Yahoo fessed up in its latest SEC filing that it knew in 2014 that attackers were on its network and stole information from 500 million accounts.
The breach was disclosed in September and Yahoo blamed state-sponsored attackers, a claim that was challenged by some experts who instead said a criminal outfit was behind the attack and may have sold some of the data to an Eastern European government.
The SEC filing also contains a confirmation from Yahoo that Verizon’s multibillion-dollar acquisition of Yahoo’s core business could be in jeopardy, and that Verizon could seek to terminate or renegotiate the terms of the sale. Verizon executive vice president Marni Walden said at a Wall Street Journal event 10 days ago that it was still moving forward with the acquisition, but according to the Journal, stopped short of saying that it would not put a halt to the deal if necessary.
“What we have to be careful about is what we don’t know,” Walden said. “We’re not going to jump off a cliff blindly so we need to have more information before we can determine, but strategically the deal still makes a lot of sense to us.”
Yahoo said that claims in July from hackers that 200 million account credentials were available for purchase on an underground hacker forum prompted a deeper investigation into the security of its network and a broader look at the 2014 intrusion.
“In addition, the forensic experts are currently investigating certain evidence and activity that indicates an intruder, believed to be the same state-sponsored actor responsible for the Security Incident, created cookies that could have enabled such intruder to bypass the need for a password to access certain users’ accounts or account information,” Yahoo told the SEC.
It added that on Monday, law enforcement shared evidence provided by a hacker that is allegedly legitimate Yahoo account information; Yahoo said it is investigating.
Yahoo told the SEC that the stolen information included names, email addresses, telephone numbers, dates of birth, hashed passwords and encrypted and unencrypted security questions and answers.
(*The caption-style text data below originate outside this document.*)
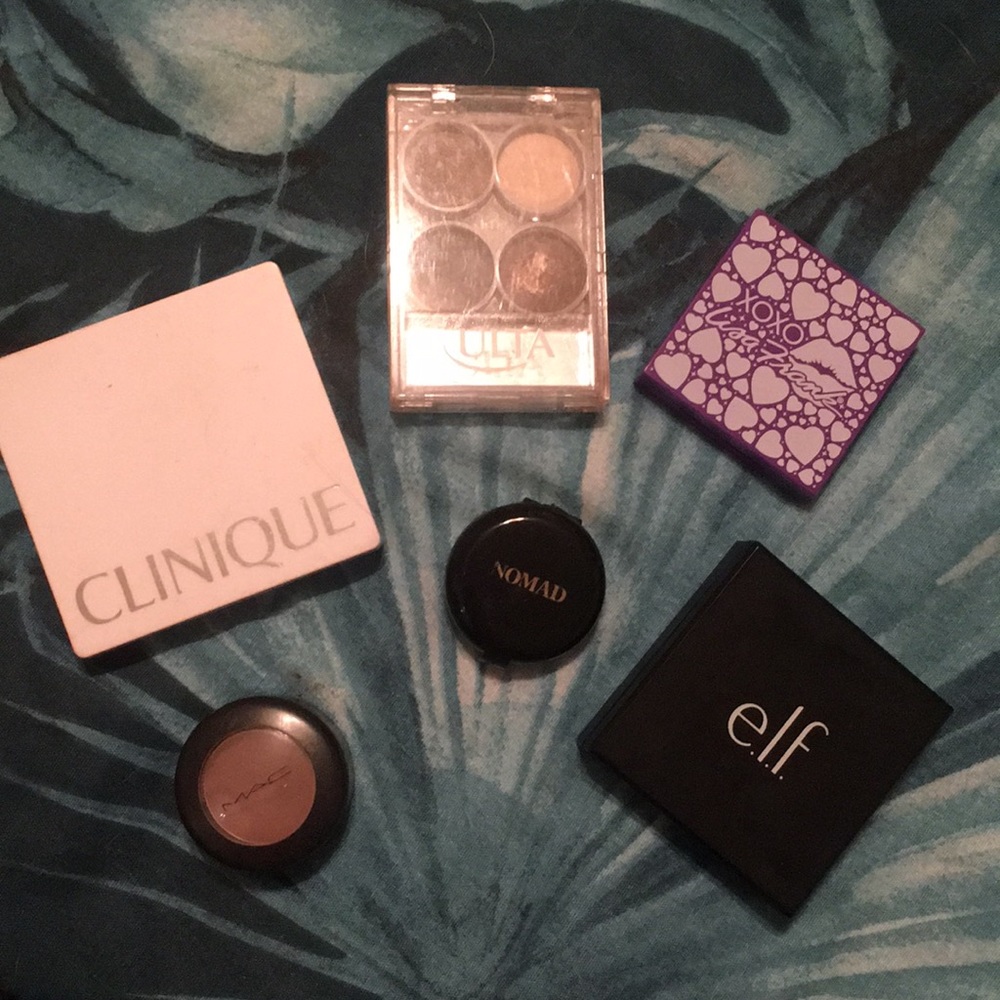 eyeshadow bundle!💕 - Picture 2 of 2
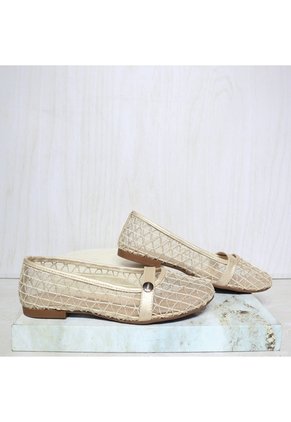 Baleta Cerrada Para Mujer 300-Z147 TALCO ZAVATTY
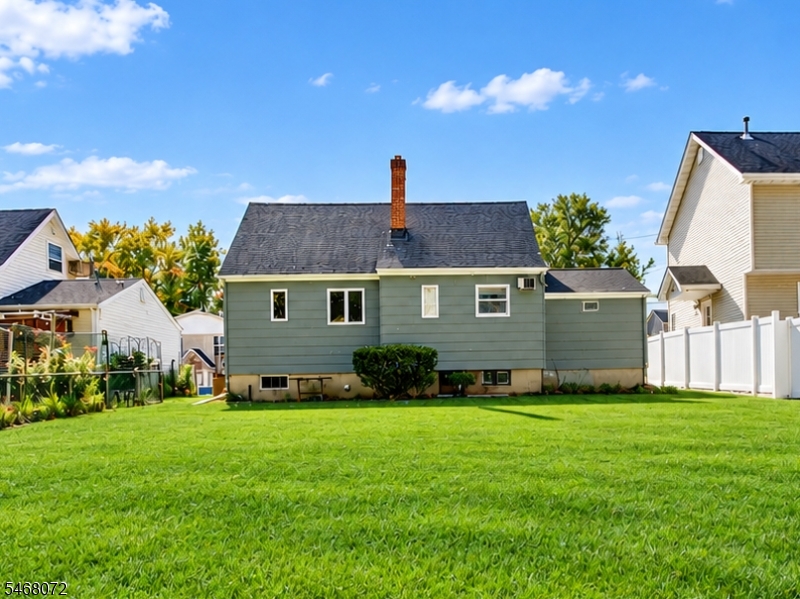 756 Pinewood Road Union NJ 07083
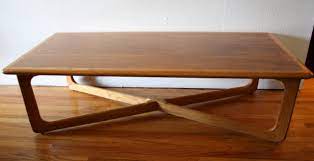 Classic mid century modern lane coffee table. Mid Century Modern Coffee Table You Ll Love In 2021 Visualhunt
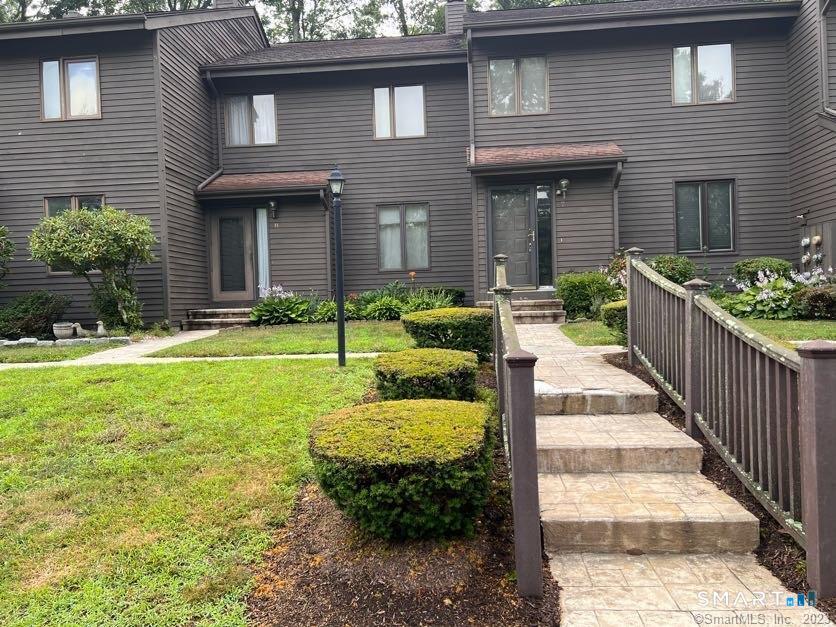 223 Flanders Road, Unit 8 East Lyme, CT 06357 - Photo 2 of 31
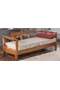 MD Flamingo Scandinavian Sofa Set MDN112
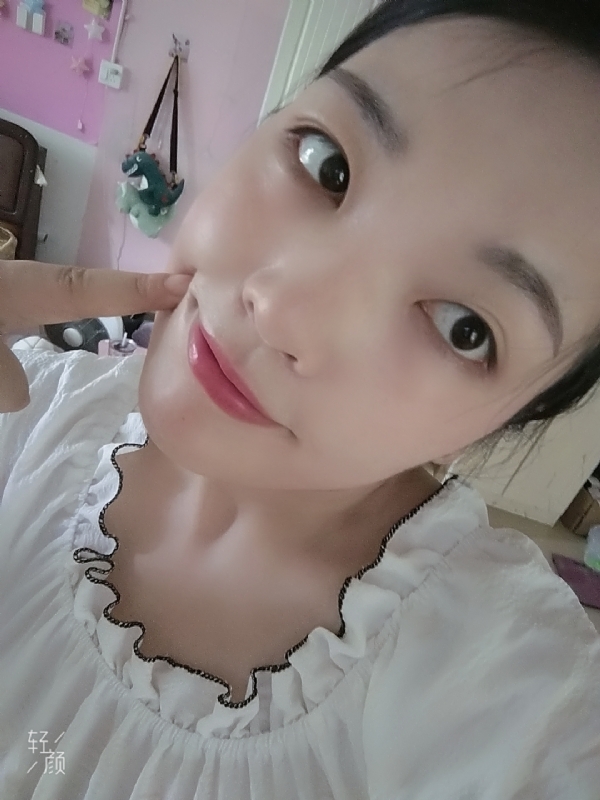 小柚子的第一张照片--邵东认干亲服务网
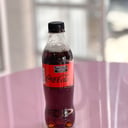Foto de COCA ZERO 375 ml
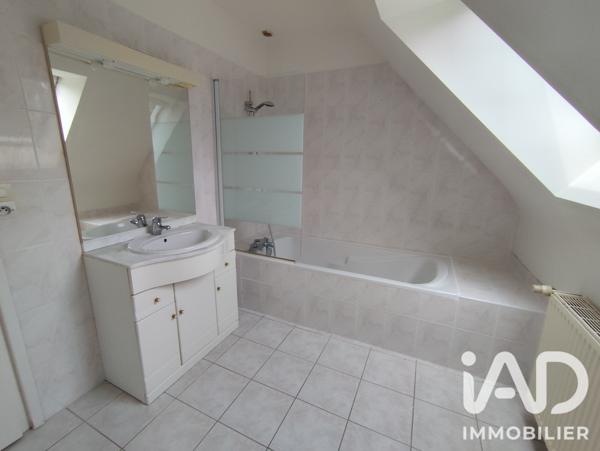 Maison à vendre 5 pièces 94 m² Lannion
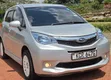Subaru Trezia 2011 Silver - 4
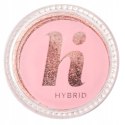HI HYBRID PYŁEK DO ZDOBIENIA PAZNOKCI LUSTRO #503 MIRROR DUST ROSE GOLD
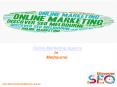 Online Marketing Agency Melbourne PowerPoint PPT Presentation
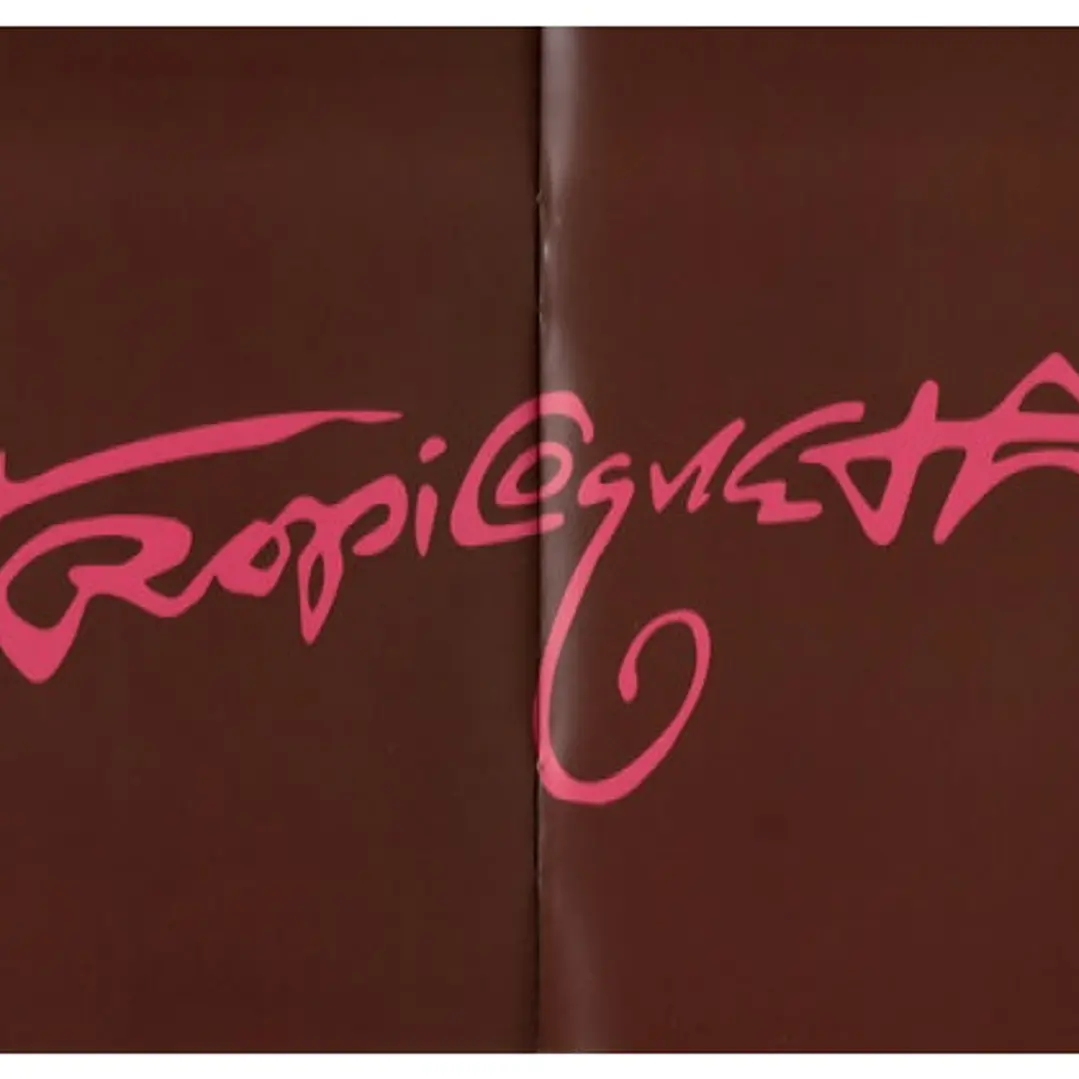 KAROL G - TROPICOQUETA / CD 10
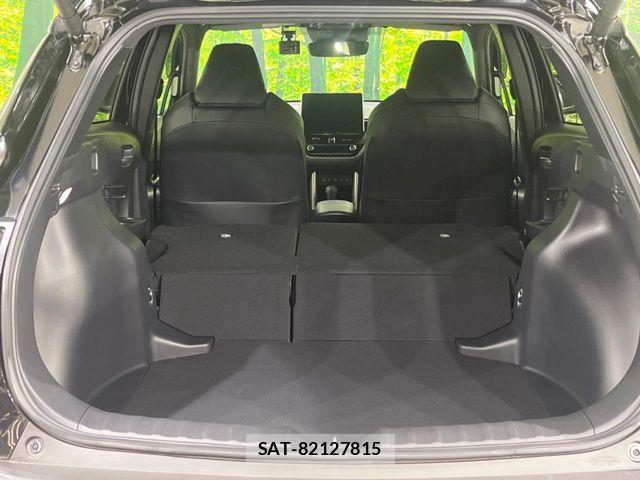 Toyota COROLLA CROSS 2024-08 7250202-9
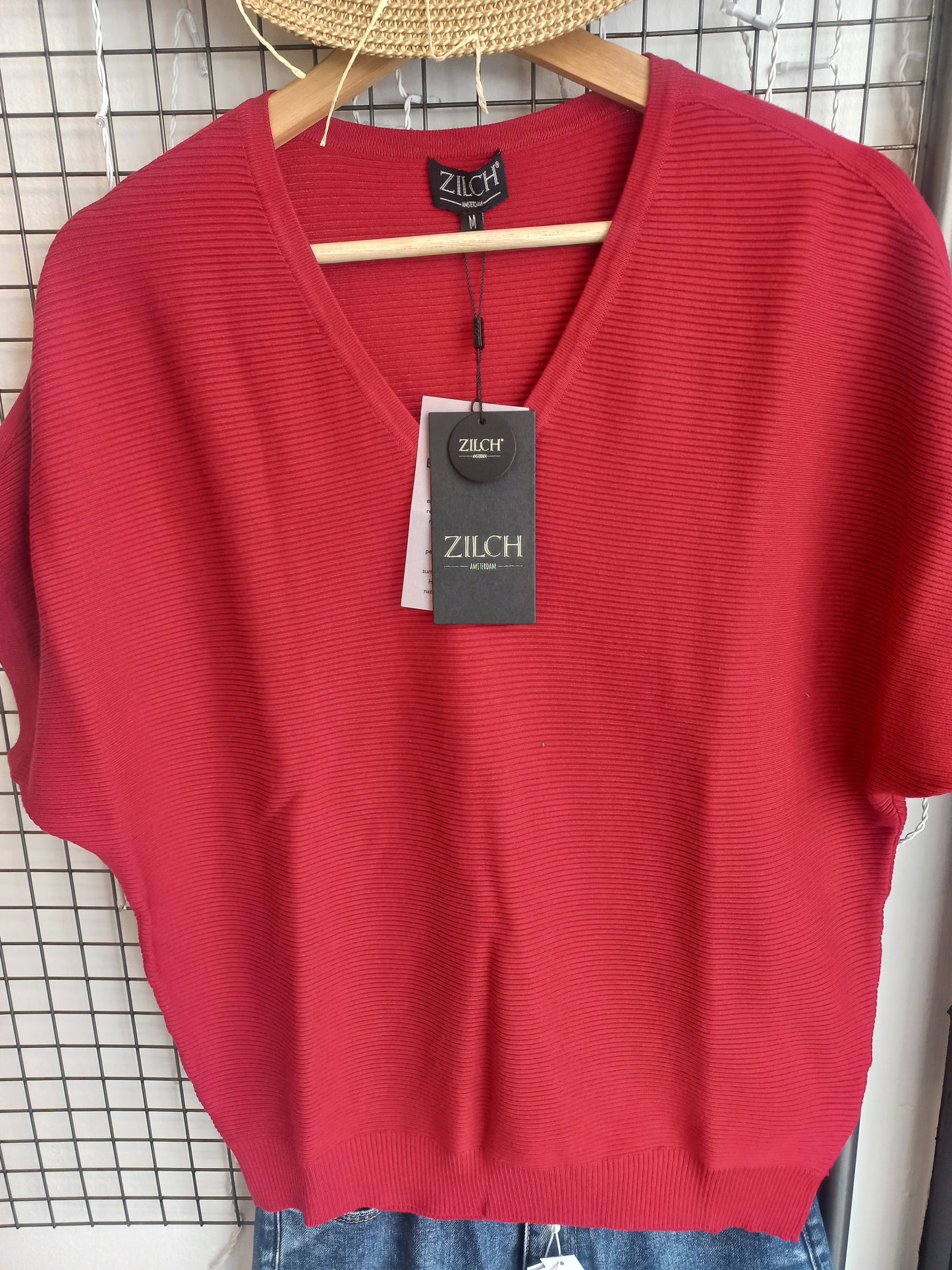 Blusa
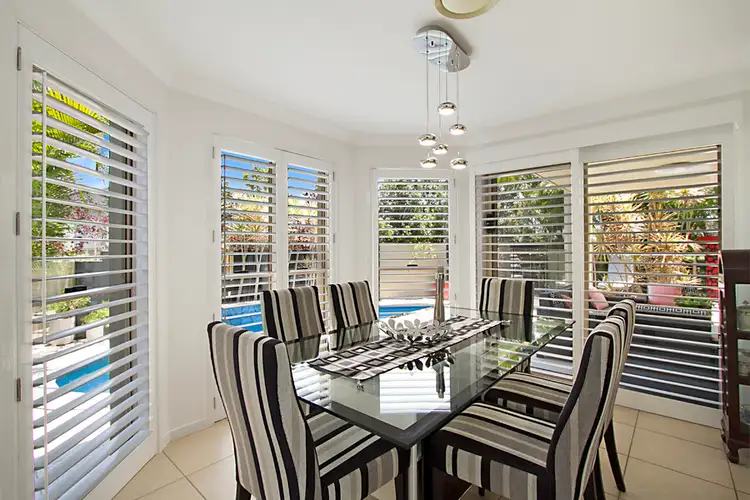 Fifth view of Homely house listing, 21 Comore Drive, Varsity Lakes QLD 4227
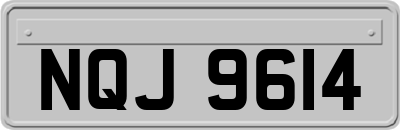 NQJ9614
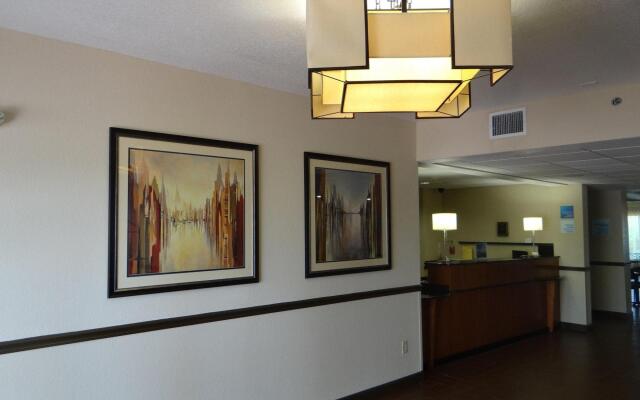 Holiday Inn Express & Suites Port Charlotte, an IHG Hotel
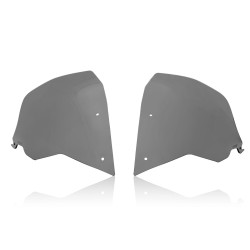 Deflectoare TENERE 700 DRK SMKD ALTE YA033FS Deflectoare TENERE 700 DRK SMKD ALTE YA033FS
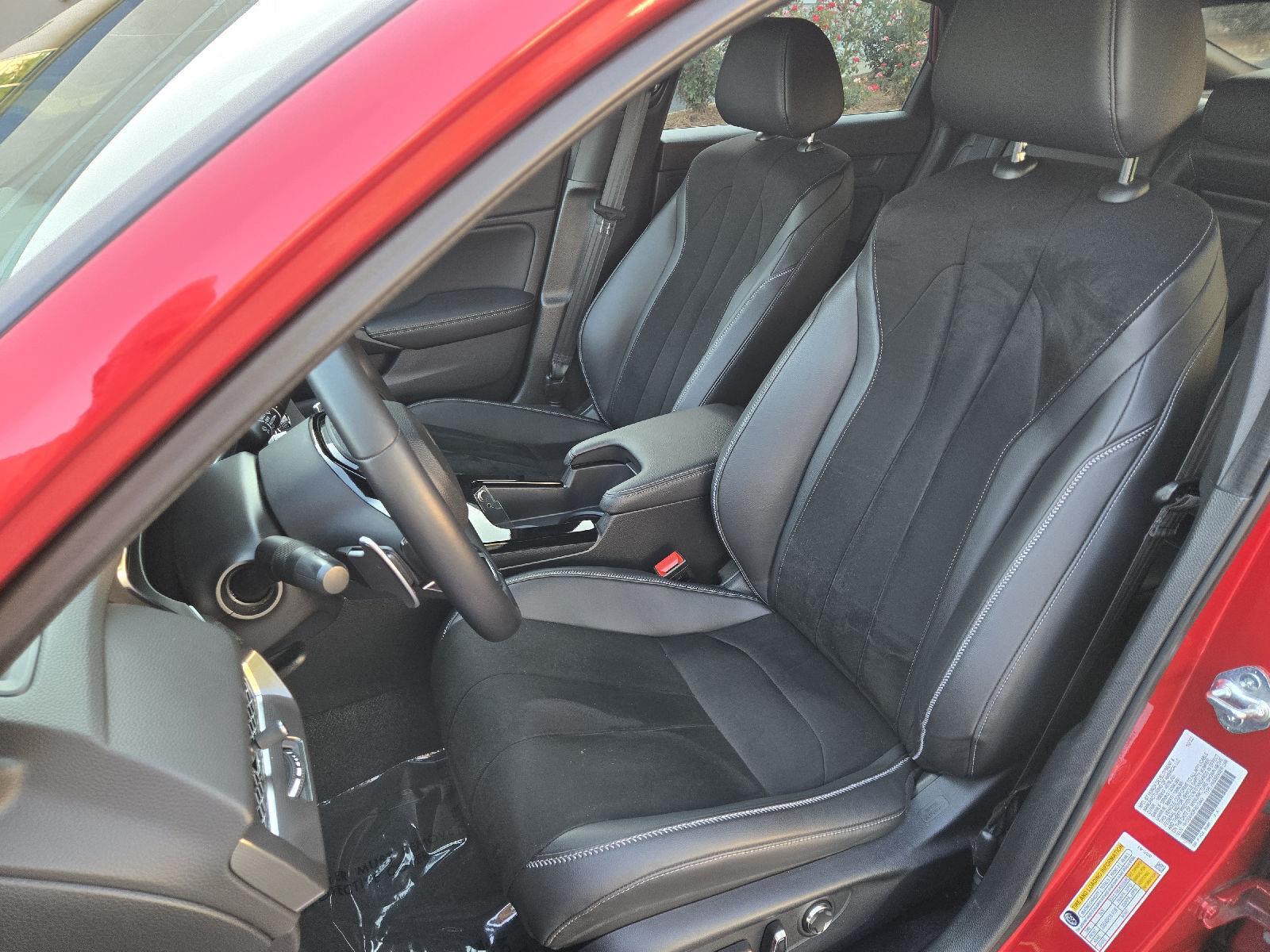 Used 2023 Acura Integra Hatchback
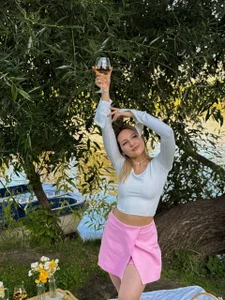 Join me for a picnic?! de Mercedes_Robinson Foto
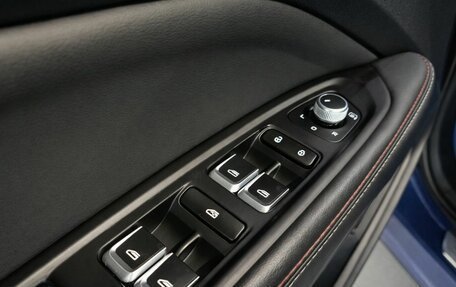 Geely Tugella FY11, 2021 год, 2 349 000 рублей, 12 фотография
Yahoo reaffirmed earlier statements that no payment card data or bank account information was stolen; that information, Yahoo said, was not stored on the systems that were accessed.
News of the Yahoo breach surfaced at a time when large-scale password dumps were being disclosed in waves. Most of the Yahoo passwords were hashed using bcrypt, but some were secured with MD5, a long-outdated algorithm that is considered unsafe and has been deprecated in many corners.
Security company Venafi said in late September that data collected from its internal certificate reputation service indicates that Yahoo’s cryptographic practices were a mixed bag of outdated hashes and self-signed certificates, none of which are entirely secure.
Beyond simply the use of SHA1 and MD5, for example, Venafi said that it found a wildcard certificate with a five-year expiration data, much longer than the standard 12- to 18-month standard. It added that 27 percent of certificates on external Yahoo sites were in place since January 2015 and that fewer than 3 percent were issued in the previous 90 days. Weakened certificates have been attacked in the past to redirect traffic or pose as a Yahoo site and steal credentials or intercept traffic.
Congress soon interjected and wrote a letter to CEO Marissa Mayer demanding to know why it took Yahoo two years to disclose the attack, expressing dismay that users’ data has been exposed during that period of time. Vermont Senator Patrick Leahy called the situation “unacceptable.”
The breach, Yahoo told the SEC, has also given birth to 23 class-action lawsuits filed against the company making claims of harm and seeking damages and relief. Yahoo said it has spent $1 million in the third quarter of this year related to its breach investigation, but said the breach did not materially impact its business or cash flow for the quarter. Yahoo also admitted in its filing that it does not have cybersecurity liability insurance.